By Sandra I. Erwin
The U.S. military's hidebound culture and outdated procurement system are slowing down efforts to improve cyber defenses against increasingly sophisticated network attacks, said Navy Adm. Michael S. Rogers, director of the National Security Agency and head of U.S. Cyber Command.
The Pentagon created the cyber command four years ago to prepare to wage war against hackers and foreign spies. It has a $500 million annual budget and a sprawling campus on Fort Meade, Maryland. Its ability to protect Defense Department networks is limited, however, by the military's disjointed organization and outdated attitudes about information technology, Rogers said June 12.
"Our greater challenge is not technology but organization," he told a conference of the Association of the U.S. Army, in Arlington, Virginia.
The Pentagon by some estimates operates 15,000 networks across the Defense Department and the military services. Each branch of the military buys and manages its own systems. Of most concern to Rogers is that cyber security tends to be put on the back burner.
"Military commanders must 'own' cyber," said Rogers. "Networks and cyber [should be] the commanders' business."
In his previous job as head of the Navy's cyber fleet, Rogers was frustrated by a culture where information networks are relegated to the technical support staff, rather than viewed as a command priority. As cyber attacks become more pervasive and intractable, "our ability to integrate cyber into a broader operational concept is going to be key," he said. Now, "we treat cyber as something so specialized, so different, so unique, that resides outside the operational framework."
Commanders operate under the "flawed" notion that they can turn over network responsibilities to the unit's information technology experts, said Rogers. "Commanders have to own this mission and integrate it into operations." Senior officers ought to be as knowledgeable about a unit's network capabilities and potential vulnerabilities as they would be about its fuel and ammunition supplies, he added. "The challenge to that is as much cultural as it is technical."

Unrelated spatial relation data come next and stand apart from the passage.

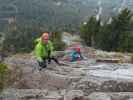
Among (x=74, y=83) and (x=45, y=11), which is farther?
(x=45, y=11)

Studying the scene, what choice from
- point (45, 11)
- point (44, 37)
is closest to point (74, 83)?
point (44, 37)

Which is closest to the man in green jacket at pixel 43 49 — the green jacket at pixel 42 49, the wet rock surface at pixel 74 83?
the green jacket at pixel 42 49

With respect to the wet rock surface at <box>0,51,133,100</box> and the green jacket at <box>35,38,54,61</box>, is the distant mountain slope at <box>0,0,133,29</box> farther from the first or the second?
the wet rock surface at <box>0,51,133,100</box>

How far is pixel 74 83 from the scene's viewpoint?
8391 millimetres

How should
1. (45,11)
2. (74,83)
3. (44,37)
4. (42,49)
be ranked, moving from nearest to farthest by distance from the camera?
(74,83)
(44,37)
(42,49)
(45,11)

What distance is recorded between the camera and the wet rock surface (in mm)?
7406

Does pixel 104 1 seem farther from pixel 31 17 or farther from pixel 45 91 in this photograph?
pixel 45 91

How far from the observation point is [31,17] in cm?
8900

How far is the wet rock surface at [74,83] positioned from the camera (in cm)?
741

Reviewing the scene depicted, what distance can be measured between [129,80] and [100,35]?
2060 centimetres

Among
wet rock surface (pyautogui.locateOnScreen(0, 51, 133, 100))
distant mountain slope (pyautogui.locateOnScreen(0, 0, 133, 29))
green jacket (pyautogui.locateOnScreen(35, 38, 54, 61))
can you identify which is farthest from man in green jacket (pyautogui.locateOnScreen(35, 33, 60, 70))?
distant mountain slope (pyautogui.locateOnScreen(0, 0, 133, 29))

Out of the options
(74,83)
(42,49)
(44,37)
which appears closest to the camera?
(74,83)

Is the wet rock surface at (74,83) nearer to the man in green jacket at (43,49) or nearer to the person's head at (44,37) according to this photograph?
the man in green jacket at (43,49)

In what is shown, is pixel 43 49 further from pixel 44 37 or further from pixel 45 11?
pixel 45 11
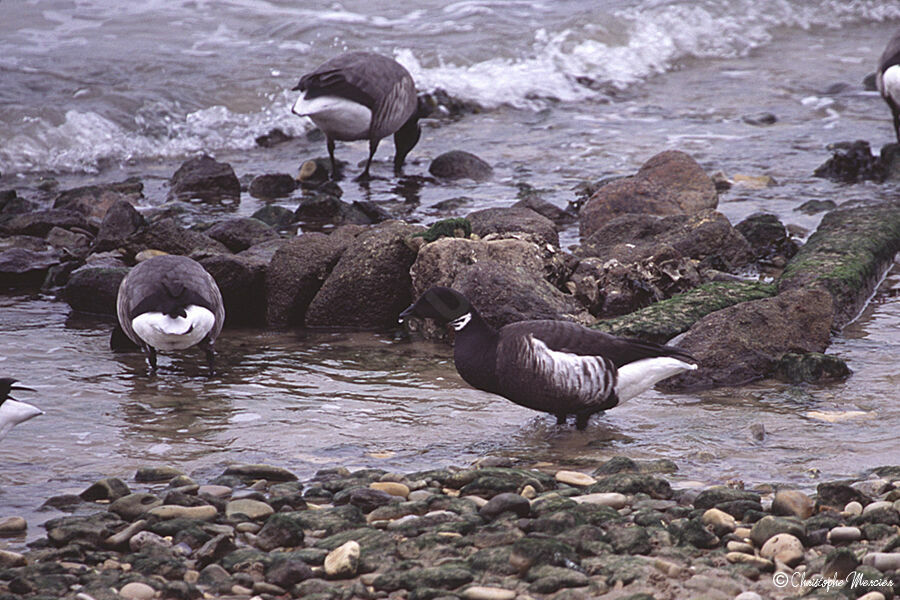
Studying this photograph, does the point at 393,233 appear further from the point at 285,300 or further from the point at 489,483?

The military, indeed, needs advanced technologies to build stronger cyber defenses, said Rogers. But a disjointed procurement system makes that difficult. The Defense Department today, he said, cannot "synchronize our capabilities as a team."
The Pentagon must build a "joint network backbone," he said. "I never understood why the services each spend money creating, maintaining, building and operating a global communications backbone. We do it independently. It makes no sense to me. It is inefficient. It does not lead to an integrated approach to problem solving," he added. "We need a joint framework." Each service could still address its own needs for the "last tactical mile."

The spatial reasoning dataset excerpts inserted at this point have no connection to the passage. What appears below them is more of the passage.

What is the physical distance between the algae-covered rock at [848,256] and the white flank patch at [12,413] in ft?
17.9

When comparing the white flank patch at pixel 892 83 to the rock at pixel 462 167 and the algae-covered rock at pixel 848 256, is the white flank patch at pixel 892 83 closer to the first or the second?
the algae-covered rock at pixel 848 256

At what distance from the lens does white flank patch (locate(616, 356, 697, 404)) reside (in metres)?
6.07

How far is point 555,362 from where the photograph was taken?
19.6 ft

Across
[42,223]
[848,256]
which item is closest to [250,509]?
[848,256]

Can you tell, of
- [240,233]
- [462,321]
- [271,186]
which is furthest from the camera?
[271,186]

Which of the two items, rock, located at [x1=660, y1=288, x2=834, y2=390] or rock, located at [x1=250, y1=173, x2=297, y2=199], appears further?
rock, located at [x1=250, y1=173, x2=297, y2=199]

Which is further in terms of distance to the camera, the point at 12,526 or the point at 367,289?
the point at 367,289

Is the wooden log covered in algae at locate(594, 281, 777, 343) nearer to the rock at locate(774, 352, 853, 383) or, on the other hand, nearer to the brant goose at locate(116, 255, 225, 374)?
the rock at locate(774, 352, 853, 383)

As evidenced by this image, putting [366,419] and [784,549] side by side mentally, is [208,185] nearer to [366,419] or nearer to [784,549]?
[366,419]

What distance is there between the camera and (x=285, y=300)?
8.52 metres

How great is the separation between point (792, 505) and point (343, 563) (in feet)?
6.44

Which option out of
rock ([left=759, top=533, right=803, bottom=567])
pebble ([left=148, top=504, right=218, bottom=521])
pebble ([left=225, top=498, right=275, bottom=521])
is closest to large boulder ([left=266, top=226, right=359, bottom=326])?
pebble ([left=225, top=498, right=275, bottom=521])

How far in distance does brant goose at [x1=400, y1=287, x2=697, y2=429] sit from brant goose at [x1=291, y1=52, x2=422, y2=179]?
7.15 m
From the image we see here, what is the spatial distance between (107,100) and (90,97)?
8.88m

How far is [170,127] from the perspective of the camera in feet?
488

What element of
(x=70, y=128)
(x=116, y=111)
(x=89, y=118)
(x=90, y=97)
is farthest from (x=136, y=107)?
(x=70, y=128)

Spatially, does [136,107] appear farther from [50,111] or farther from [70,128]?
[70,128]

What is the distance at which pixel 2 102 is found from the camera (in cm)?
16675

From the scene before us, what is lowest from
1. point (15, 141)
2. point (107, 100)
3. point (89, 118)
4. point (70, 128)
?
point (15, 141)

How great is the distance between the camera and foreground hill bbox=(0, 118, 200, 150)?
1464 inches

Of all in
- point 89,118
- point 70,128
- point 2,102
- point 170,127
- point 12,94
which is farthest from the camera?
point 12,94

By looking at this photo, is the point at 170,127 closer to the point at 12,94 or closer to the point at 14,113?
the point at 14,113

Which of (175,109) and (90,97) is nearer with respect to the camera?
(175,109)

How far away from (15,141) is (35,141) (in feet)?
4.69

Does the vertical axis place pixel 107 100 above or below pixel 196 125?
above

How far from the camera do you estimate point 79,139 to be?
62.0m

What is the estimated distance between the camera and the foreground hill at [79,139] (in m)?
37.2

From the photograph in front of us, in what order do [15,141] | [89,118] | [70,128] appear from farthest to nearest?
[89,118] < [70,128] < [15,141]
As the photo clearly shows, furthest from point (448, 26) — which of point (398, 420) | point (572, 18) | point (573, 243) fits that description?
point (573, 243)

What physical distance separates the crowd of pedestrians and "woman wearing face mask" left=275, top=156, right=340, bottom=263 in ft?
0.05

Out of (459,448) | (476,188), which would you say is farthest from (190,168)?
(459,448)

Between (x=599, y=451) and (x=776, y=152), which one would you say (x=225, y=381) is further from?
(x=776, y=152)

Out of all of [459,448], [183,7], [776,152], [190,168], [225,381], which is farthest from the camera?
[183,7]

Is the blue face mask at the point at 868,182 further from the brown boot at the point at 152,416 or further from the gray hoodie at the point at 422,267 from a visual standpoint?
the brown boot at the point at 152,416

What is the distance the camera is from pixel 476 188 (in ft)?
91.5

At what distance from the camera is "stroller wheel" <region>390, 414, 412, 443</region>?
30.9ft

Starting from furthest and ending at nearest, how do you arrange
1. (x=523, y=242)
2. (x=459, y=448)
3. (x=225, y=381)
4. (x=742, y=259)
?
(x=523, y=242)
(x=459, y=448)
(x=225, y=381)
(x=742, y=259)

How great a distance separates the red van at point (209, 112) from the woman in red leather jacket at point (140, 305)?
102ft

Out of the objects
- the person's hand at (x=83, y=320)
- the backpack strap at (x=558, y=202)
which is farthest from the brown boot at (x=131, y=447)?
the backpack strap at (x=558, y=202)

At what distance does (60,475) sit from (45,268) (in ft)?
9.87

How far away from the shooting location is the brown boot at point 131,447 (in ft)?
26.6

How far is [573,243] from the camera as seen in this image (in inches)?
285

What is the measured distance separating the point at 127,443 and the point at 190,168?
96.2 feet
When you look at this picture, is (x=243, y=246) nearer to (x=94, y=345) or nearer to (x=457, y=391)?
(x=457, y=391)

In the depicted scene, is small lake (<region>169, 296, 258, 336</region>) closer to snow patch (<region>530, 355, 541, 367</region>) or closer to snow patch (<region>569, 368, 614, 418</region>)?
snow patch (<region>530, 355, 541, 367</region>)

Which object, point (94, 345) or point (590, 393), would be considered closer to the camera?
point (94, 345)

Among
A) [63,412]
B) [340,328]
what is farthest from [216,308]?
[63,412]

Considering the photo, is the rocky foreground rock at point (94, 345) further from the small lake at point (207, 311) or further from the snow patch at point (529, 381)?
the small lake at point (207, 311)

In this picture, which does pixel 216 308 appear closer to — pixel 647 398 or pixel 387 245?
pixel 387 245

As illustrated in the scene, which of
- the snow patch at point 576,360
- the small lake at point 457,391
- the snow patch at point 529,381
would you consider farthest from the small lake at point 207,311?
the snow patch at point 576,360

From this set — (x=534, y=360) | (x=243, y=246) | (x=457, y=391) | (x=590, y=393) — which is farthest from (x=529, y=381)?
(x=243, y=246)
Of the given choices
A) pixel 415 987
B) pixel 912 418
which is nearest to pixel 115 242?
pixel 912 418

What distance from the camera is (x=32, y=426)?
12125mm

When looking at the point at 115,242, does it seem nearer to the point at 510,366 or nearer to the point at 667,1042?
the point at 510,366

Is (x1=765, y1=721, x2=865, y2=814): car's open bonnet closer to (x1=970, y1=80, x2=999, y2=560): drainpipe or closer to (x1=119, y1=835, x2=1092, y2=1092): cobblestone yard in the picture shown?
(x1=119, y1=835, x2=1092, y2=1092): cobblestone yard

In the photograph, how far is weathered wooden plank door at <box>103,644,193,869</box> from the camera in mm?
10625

The Defense Department last year launched a network integration effort, called "joint information environment," to help protect systems from cyber attacks. Rogers does not see any easy fixes to this problem other than a "fundamental change in how we do acquisitions." Networks are not viewed as "war fighting platforms," he said. "We generally turn to our CIO and tell them to go build a network. ... We don't entwine acquisition and operations."
Rogers also called on the military services to beef up their in-house talent. "We need to create a workforce that understands the vision, has the tools and capabilities to execute the vision," he said. "We, the Defense Department, are not on the cutting edge when it comes to networks, and information technology. ... We need to build a trained and ready operational cyber force."

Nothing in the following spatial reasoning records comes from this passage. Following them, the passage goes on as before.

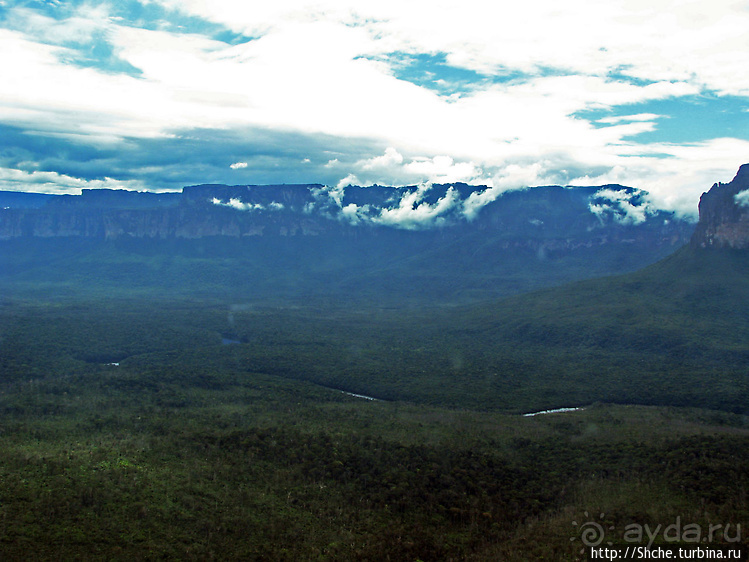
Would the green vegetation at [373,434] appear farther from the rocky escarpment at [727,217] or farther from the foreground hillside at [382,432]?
the rocky escarpment at [727,217]

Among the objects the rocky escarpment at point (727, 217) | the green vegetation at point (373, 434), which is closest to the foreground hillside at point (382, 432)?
the green vegetation at point (373, 434)

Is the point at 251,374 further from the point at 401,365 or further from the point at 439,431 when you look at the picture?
the point at 439,431

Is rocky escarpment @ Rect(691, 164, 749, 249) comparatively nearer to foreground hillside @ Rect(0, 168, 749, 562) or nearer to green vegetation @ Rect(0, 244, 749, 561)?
foreground hillside @ Rect(0, 168, 749, 562)

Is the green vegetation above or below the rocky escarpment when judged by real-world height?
below

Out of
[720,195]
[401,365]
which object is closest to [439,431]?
[401,365]

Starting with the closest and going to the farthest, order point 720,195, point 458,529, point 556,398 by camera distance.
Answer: point 458,529, point 556,398, point 720,195

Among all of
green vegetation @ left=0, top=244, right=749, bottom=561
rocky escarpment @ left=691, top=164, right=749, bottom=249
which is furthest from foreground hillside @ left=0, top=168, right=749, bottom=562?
rocky escarpment @ left=691, top=164, right=749, bottom=249

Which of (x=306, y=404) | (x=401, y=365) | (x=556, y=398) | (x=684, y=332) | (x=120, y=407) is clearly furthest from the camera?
(x=684, y=332)

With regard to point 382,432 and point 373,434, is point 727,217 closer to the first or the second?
point 382,432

Cyber Command wants to "partner" with the services because it cannot do its job without their cooperation, he said. "It makes no sense to develop some joint vision and jam it down the throats of our services. I tell the services that we are doing this as one team."
Future networks, said Rogers, not only must be joint, but also "defensible ... with an architecture in which defensibility, resiliency and redundancy are core design characteristics. ... I can't say that about current networks."
For Cyber Command, it can be daunting to have to defend networks that it cannot "see," said Rogers. "We have got to create shared situational awareness. It is awfully hard to operate — whether on the offensive or defensive side — in an environment where you cannot see the environment where you operate." Military commanders have "tactical operations centers" where they can follow events in real time. "We don't have that in the cyber world. We have to create that. It's hard to be agile when you can't visualize what you're doing."
Rogers' criticism of military culture echoes the argument made by his predecessor, now retired Army Gen. Keith Alexander. In one of his first public speeches as incoming Cyber Command chief in June 2010, Alexander complained that the command lacked visibility into the Defense Department's networks, which limited its capacity to prevent attacks. He said Cyber Command only becomes aware of intrusions after they happen, and then reacts to the events, because it has little “situational awareness." He suggested the command could not do its job without a "common operating picture." In maneuver warfare, military commanders on the battlefield need situational awareness so they can pinpoint the location of the enemy and try to anticipate what it might do. In cyberspace, the military has no such capability.
Rogers said Cyber Command is preparing for cyber warfare as it also deals with thorny policy issues. His dual-hat role as chief of the NSA and Cyber Command puts Rogers at the center of a growing firestorm over domestic spying and privacy rights. "We need to be mindful of policy and administrative changes to apply these capabilities," he said. "What legal frameworks do we need to execute this mission? Technology has moved much faster than our policy."